Instruction: Put every line of the entries below into a numbered list, omitting any blank lines.

Extracted data entries:

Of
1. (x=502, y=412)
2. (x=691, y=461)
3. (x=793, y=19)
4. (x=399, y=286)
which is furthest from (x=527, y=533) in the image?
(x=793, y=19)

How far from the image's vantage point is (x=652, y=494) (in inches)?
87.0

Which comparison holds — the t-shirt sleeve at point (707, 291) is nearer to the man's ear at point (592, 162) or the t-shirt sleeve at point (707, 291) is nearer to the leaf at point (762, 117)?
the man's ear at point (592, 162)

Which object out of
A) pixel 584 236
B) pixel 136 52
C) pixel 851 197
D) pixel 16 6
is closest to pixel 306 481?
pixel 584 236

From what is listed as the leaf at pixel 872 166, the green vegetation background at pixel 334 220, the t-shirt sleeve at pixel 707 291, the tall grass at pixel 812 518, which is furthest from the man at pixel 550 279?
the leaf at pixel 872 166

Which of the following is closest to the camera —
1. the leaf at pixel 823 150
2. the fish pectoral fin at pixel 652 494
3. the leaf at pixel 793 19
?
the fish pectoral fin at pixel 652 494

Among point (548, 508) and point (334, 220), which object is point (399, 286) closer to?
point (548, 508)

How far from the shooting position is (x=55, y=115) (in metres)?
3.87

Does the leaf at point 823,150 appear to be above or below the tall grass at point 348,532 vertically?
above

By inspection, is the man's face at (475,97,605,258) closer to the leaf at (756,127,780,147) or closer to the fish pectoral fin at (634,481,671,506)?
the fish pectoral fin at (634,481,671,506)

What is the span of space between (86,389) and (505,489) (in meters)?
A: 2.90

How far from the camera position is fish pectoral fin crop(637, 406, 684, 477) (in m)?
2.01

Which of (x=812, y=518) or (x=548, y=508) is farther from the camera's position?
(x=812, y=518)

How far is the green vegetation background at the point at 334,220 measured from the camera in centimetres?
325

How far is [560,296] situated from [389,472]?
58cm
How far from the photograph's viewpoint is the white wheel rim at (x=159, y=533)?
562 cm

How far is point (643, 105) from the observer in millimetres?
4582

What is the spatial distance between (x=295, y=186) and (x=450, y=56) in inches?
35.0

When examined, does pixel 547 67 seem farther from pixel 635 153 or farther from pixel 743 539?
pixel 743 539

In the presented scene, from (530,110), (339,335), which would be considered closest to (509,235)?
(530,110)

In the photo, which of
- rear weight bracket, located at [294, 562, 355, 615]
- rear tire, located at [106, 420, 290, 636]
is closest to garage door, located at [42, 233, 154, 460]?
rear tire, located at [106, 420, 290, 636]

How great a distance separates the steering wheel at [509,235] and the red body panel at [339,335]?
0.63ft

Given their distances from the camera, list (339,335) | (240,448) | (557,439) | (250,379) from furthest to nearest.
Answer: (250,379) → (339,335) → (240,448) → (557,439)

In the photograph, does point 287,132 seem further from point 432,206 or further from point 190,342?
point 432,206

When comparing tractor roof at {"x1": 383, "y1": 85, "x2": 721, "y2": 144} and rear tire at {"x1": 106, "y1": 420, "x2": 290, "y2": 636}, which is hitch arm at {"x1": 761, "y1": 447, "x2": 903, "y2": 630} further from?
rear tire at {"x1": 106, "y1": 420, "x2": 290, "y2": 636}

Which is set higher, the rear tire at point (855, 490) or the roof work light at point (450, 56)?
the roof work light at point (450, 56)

Written answer:
1. Of
2. 1. (x=502, y=412)
3. 2. (x=691, y=461)
4. 3. (x=793, y=19)
5. 4. (x=399, y=286)
6. which is furthest from (x=527, y=533) in the image?
7. (x=793, y=19)
8. How far from the image's vantage point is (x=652, y=494) (in inches)?
9. 87.0
10. Which comparison holds — the t-shirt sleeve at point (707, 291) is nearer to the man's ear at point (592, 162) or the t-shirt sleeve at point (707, 291) is nearer to the leaf at point (762, 117)?
11. the man's ear at point (592, 162)
12. Which object out of
13. A) pixel 584 236
14. B) pixel 136 52
15. C) pixel 851 197
16. D) pixel 16 6
17. is closest to pixel 306 481?
18. pixel 584 236
19. From what is listed as the leaf at pixel 872 166, the green vegetation background at pixel 334 220, the t-shirt sleeve at pixel 707 291, the tall grass at pixel 812 518, which is furthest from the man at pixel 550 279?
20. the leaf at pixel 872 166
21. Which of the following is closest to the camera —
22. 1. the leaf at pixel 823 150
23. 2. the fish pectoral fin at pixel 652 494
24. 3. the leaf at pixel 793 19
25. ?
26. the fish pectoral fin at pixel 652 494
27. Among point (548, 508) and point (334, 220), which object is point (399, 286) closer to?
28. point (548, 508)
29. How far from the shooting position is (x=55, y=115) (in metres)?
30. 3.87
31. Does the leaf at point 823,150 appear to be above or below the tall grass at point 348,532 vertically?
32. above
33. By inspection, is the man's face at (475,97,605,258) closer to the leaf at (756,127,780,147) or closer to the fish pectoral fin at (634,481,671,506)?
34. the fish pectoral fin at (634,481,671,506)
35. What is the span of space between (86,389) and (505,489) (in meters)?
36. A: 2.90
37. How far from the camera position is fish pectoral fin crop(637, 406, 684, 477) (in m)?
38. 2.01
39. Which of (x=812, y=518) or (x=548, y=508) is farther from the camera's position?
40. (x=812, y=518)
41. How far is the green vegetation background at the point at 334,220 measured from the camera in centimetres?
42. 325
43. How far is [560,296] situated from [389,472]?
44. 58cm
45. How far from the photograph's viewpoint is the white wheel rim at (x=159, y=533)?
46. 562 cm
47. How far is point (643, 105) from the observer in millimetres?
48. 4582
49. What is the spatial distance between (x=295, y=186) and (x=450, y=56) in inches?
50. 35.0
51. When examined, does pixel 547 67 seem farther from pixel 635 153 or farther from pixel 743 539?
52. pixel 743 539
53. In the presented scene, from (530,110), (339,335), which would be considered closest to (509,235)?
54. (530,110)
55. In the photo, which of
56. - rear weight bracket, located at [294, 562, 355, 615]
57. - rear tire, located at [106, 420, 290, 636]
58. is closest to garage door, located at [42, 233, 154, 460]?
59. rear tire, located at [106, 420, 290, 636]
60. How great a distance separates the steering wheel at [509,235] and the red body panel at [339,335]?
61. 0.63ft
62. Given their distances from the camera, list (339,335) | (240,448) | (557,439) | (250,379) from furthest to nearest.
63. Answer: (250,379) → (339,335) → (240,448) → (557,439)
64. In the photograph, does point 287,132 seem further from point 432,206 or further from point 190,342?
65. point 432,206
66. When comparing tractor roof at {"x1": 383, "y1": 85, "x2": 721, "y2": 144} and rear tire at {"x1": 106, "y1": 420, "x2": 290, "y2": 636}, which is hitch arm at {"x1": 761, "y1": 447, "x2": 903, "y2": 630} further from?
67. rear tire at {"x1": 106, "y1": 420, "x2": 290, "y2": 636}
68. Which is set higher, the rear tire at point (855, 490) or the roof work light at point (450, 56)?
69. the roof work light at point (450, 56)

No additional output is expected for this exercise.